BEGIN Text provided

# Introduction to GMM

## What is this and why am I learning it?
GMM is a way of uncovering structural parameters from data that may or may not be linear. While we have seen over and over again how regressions can uncover unknown "betas" that summarize causal (and correlational) relationships between variables, these "betas" are _linear_: $y$ is a linear function of $\beta$. However, in many of the models we may write down (especially in Trade, Economic Geography, IO, etc...) we will have structural relationships that are not at all linear in the unknown parameters we want to estimate!

END Text provided

▸ Task A: Reproduce each of the eight captioned entries below verbatim, omitting the picture markers.
The GMM introduction and the entries that follow have no connection to each other.

BEGIN Exercise data

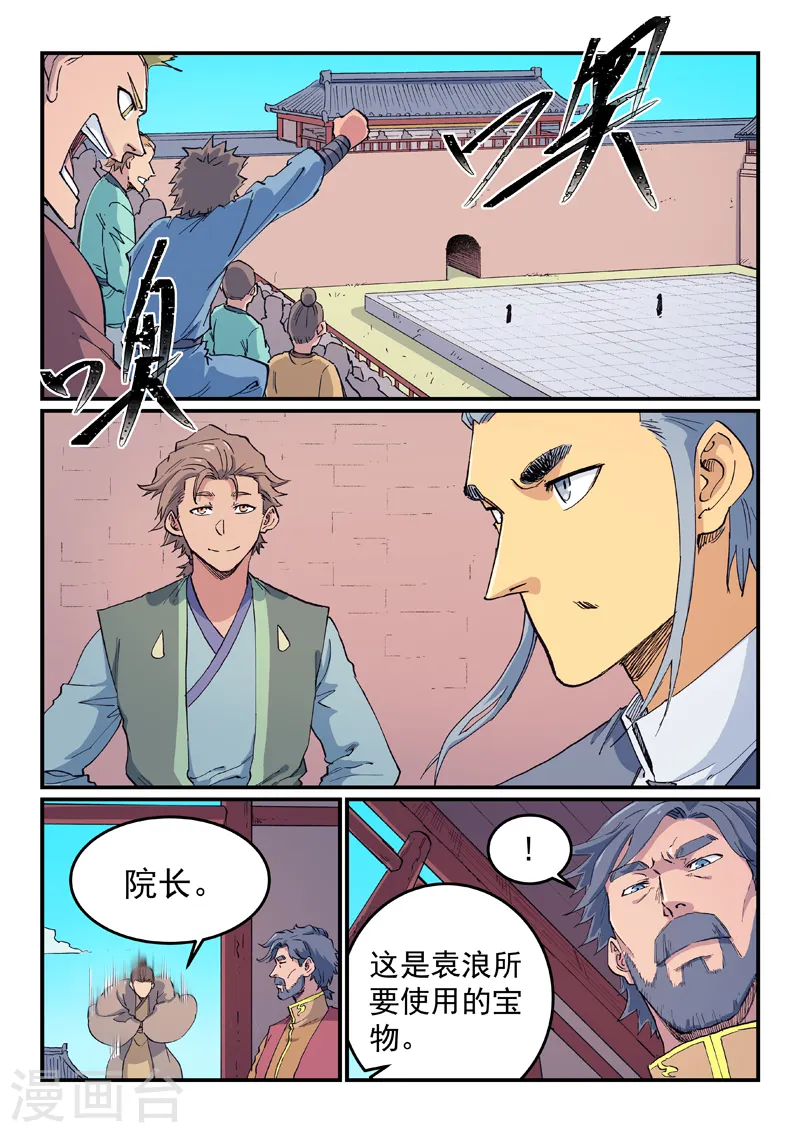 第611话 第9页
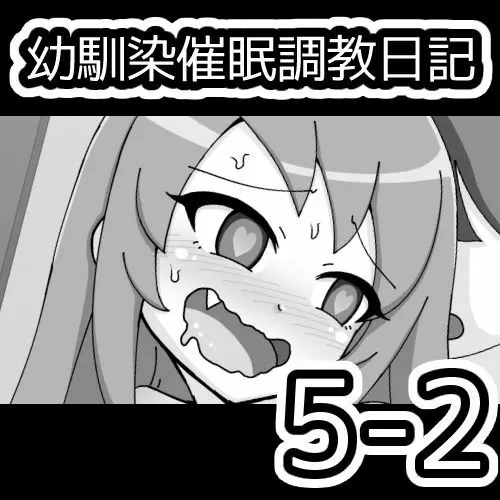 幼馴染催眠調教日記 496ページ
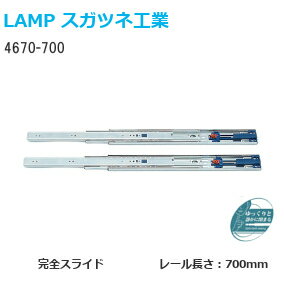 ★最大2000円オフクーポン★スガツネ工業 4670-700 LAMP セルフ＆ソフトクロージング機構付き 3段引きスライドレール 横付けタイプ 幅45mm 長さ700mm 左右1組(2本入り) 取付ビス付き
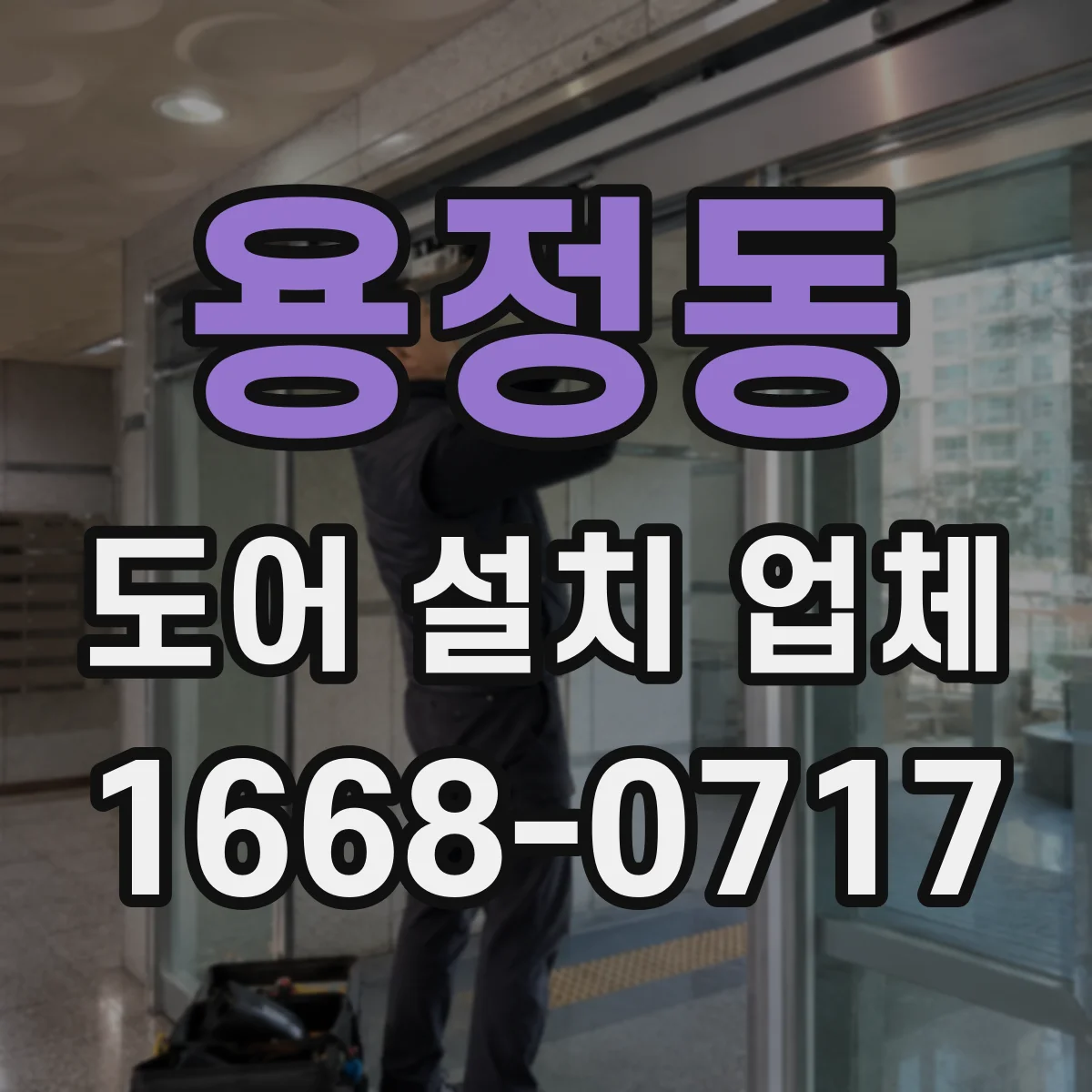 용정동 도어 설치 업체
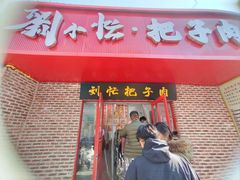-刘小忙把子肉(北园大街总店)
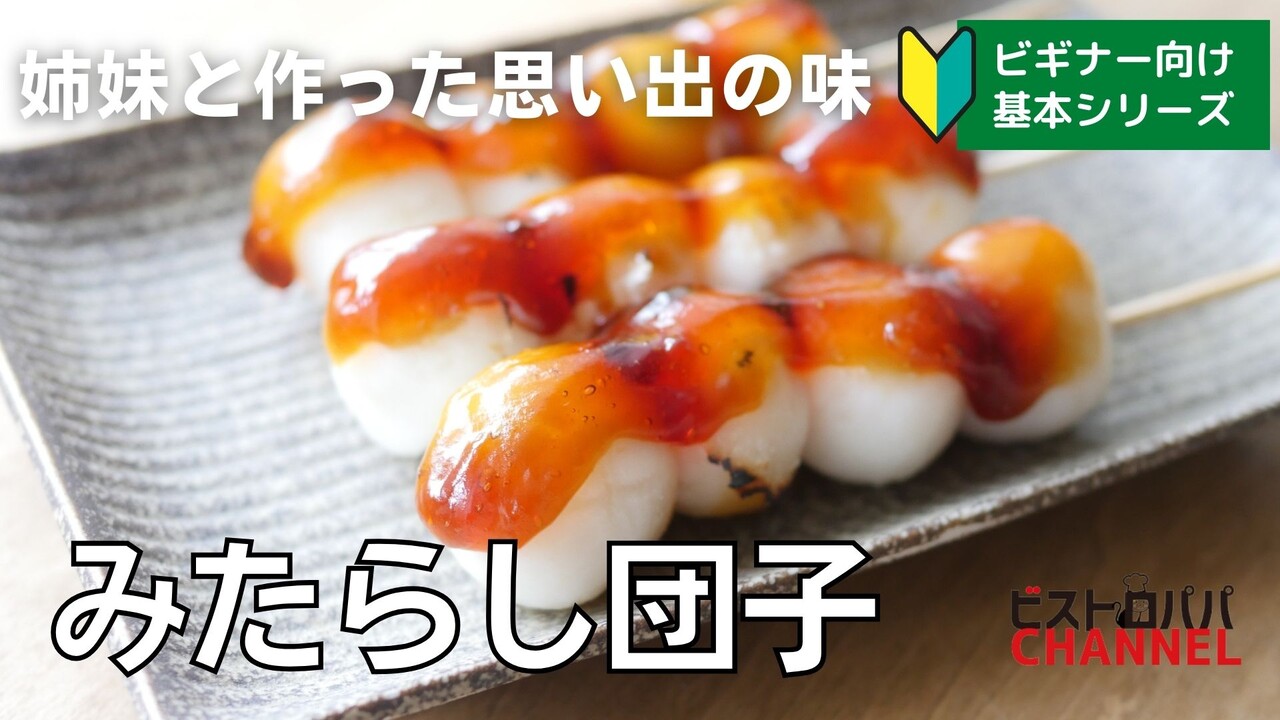 �ߤ��餷�Ļ���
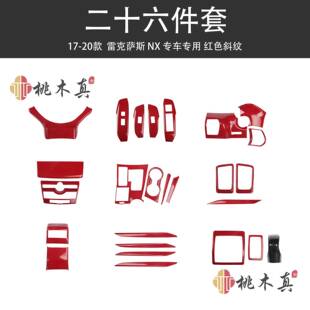 17-20款NX200t300h200扶手装饰框内饰改装车顶灯按键面板亮黑贴片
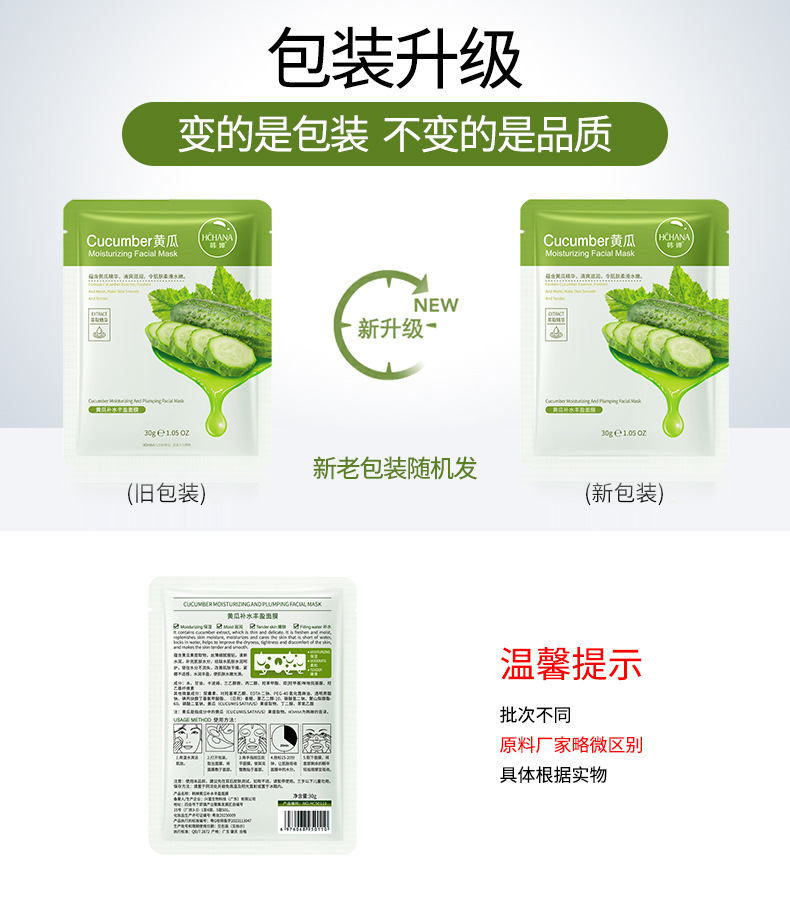 50110韩婵黄瓜补水丰盈面膜新旧包装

END Exercise data

▸ Task B: Write out the GMM introduction starting with "# Introduction to" and going on through "want to estimate!", substituting "underlying" for "structural".

▸ Response box A:
 第611话 第9页
 幼馴染催眠調教日記 496ページ
 ★最大2000円オフクーポン★スガツネ工業 4670-700 LAMP セルフ＆ソフトクロージング機構付き 3段引きスライドレール 横付けタイプ 幅45mm 長さ700mm 左右1組(2本入り) 取付ビス付き
 용정동 도어 설치 업체
-刘小忙把子肉(北园大街总店)
 �ߤ��餷�Ļ���
 17-20款NX200t300h200扶手装饰框内饰改装车顶灯按键面板亮黑贴片
 50110韩婵黄瓜补水丰盈面膜新旧包装

▸ Response box B:
# Introduction to GMM

## What is this and why am I learning it?
GMM is a way of uncovering underlying parameters from data that may or may not be linear. While we have seen over and over again how regressions can uncover unknown "betas" that summarize causal (and correlational) relationships between variables, these "betas" are _linear_: $y$ is a linear function of $\beta$. However, in many of the models we may write down (especially in Trade, Economic Geography, IO, etc...) we will have underlying relationships that are not at all linear in the unknown parameters we want to estimate!